When I was fourteen, all I wanted was to get my period. My girlfriends got theirs years before I did. I was so desperate for it that I even pretended I had it just to get out of gym class. Then, when I was sixteen years old, it finally arrived. I was ecstatic. I was sure that I was going to be “in” now. I had convinced myself that I’d suddenly be popular with boys, so I knew any minute guys would start flocking around me. I had been dreaming of this day for such a long time.
I put on my belt and pad (in those days, the only things with wings were birds) and waited to feel something magical. But there was no euphoria, just a pounding headache, cramps, a raging sea of hormones, and of course the monthly bloodbath. This was what I had been praying for? Are you kidding me?
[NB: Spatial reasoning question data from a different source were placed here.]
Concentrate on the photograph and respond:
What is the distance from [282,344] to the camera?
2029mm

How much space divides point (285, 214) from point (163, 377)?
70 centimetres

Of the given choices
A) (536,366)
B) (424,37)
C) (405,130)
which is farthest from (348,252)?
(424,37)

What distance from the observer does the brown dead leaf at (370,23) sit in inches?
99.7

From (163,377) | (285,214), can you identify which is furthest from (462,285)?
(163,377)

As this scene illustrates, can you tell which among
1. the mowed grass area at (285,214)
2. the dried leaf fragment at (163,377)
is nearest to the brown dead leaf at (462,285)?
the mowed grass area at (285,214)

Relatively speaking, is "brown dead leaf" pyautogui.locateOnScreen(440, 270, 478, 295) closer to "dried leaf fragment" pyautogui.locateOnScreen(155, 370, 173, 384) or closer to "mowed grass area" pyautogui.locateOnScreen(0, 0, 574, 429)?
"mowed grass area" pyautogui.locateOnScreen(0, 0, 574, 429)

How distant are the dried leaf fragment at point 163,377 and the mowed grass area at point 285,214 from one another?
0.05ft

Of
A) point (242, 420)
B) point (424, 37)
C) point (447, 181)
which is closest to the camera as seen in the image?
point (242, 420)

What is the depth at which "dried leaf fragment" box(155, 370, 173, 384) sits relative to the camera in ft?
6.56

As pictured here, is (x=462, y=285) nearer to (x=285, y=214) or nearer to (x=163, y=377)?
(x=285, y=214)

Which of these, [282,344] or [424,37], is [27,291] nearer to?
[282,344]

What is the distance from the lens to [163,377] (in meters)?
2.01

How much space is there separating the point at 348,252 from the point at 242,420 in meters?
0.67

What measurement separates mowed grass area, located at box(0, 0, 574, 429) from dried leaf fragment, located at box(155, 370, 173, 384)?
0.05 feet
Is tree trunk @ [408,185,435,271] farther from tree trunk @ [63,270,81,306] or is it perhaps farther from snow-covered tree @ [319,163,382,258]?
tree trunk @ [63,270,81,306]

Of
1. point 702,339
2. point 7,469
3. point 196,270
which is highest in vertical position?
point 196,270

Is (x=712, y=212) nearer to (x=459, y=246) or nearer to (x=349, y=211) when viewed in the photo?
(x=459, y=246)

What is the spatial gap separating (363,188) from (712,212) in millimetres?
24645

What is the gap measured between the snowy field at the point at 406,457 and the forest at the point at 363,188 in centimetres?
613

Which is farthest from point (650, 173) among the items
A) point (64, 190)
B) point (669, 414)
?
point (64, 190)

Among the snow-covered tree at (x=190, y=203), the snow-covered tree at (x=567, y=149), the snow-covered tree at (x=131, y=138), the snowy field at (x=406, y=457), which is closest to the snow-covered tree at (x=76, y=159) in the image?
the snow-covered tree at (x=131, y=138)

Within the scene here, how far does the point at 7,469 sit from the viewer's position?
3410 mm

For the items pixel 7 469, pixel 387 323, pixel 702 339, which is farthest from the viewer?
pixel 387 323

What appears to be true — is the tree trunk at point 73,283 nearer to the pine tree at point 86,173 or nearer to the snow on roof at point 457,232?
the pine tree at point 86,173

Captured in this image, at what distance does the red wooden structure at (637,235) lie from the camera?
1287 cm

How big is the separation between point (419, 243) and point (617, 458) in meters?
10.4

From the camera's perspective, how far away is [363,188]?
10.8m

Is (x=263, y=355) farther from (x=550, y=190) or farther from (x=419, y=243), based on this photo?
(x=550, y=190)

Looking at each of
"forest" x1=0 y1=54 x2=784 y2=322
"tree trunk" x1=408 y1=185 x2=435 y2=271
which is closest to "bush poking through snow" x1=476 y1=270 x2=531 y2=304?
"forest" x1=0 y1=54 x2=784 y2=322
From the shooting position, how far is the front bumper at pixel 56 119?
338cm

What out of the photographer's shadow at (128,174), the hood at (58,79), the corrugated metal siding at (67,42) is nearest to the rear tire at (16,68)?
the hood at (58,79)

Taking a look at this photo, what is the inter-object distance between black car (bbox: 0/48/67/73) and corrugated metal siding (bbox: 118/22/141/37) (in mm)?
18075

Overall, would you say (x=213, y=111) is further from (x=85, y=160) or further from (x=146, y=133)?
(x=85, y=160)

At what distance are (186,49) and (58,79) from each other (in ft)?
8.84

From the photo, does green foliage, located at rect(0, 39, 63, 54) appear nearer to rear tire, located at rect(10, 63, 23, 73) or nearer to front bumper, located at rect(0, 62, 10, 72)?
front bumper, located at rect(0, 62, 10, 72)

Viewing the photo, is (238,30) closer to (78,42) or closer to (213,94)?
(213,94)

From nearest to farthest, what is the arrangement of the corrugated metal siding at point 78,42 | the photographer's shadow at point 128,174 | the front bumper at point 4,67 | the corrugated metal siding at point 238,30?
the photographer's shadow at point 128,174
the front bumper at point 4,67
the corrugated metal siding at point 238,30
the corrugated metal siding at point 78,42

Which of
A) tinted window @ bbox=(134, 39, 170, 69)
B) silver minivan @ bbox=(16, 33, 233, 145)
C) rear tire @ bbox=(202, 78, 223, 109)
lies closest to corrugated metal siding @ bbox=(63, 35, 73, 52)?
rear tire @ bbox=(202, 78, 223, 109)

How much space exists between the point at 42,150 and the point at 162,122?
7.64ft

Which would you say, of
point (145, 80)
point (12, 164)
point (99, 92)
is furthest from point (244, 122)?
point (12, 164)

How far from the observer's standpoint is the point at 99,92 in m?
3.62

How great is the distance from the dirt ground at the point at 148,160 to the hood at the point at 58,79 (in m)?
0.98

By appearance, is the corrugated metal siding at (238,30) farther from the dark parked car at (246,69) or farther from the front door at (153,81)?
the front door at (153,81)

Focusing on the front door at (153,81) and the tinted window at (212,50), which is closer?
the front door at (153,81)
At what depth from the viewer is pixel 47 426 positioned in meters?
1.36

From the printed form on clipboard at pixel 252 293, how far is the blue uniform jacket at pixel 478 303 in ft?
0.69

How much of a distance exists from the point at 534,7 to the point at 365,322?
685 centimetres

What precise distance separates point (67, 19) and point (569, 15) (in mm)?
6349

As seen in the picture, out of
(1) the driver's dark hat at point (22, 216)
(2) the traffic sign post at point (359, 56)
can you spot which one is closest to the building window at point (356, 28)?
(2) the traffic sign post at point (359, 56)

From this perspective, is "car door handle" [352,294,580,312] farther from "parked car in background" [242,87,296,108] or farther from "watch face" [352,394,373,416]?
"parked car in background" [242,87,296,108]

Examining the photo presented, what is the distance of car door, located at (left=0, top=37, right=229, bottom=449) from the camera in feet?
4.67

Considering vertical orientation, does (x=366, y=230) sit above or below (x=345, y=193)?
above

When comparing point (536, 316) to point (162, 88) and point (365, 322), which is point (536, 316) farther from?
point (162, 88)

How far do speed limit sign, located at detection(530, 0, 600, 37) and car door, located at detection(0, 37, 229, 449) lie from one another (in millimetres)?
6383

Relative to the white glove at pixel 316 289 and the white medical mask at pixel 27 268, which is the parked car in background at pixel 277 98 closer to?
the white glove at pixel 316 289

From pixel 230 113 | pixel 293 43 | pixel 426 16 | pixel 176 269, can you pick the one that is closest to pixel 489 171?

For the next thirty years, I got used to it, but I never liked it. And I was certain I’d never miss it once it was gone.
And then I hit my mid-forties, and suddenly mind and body started behaving strangely. The very first time I noticed something was amiss, I was in a business meeting, and mid-sentence my train of thought wandered right off the rails. What was I saying? This kept happening, meeting after meeting, but I refused to accept that something was wrong. A few weeks later, in yet another meeting, without warning, heat began radiating up my body. It felt as though I was on fire. Perspiration was dripping down my face, trickling down between my breasts and settling in the inseams of my pantsuit. I looked like I had just finished a Bikram Yoga class (you know that sweaty kind of Yoga)! There I sat, shocked and completely embarrassed.
I started to notice that I was not nearly as energetic as I used to be. I often needed to get into a hot bath just to warm up my feet. I couldn’t seem to retrieve thoughts from my brain, and my mind would go blank midsentence.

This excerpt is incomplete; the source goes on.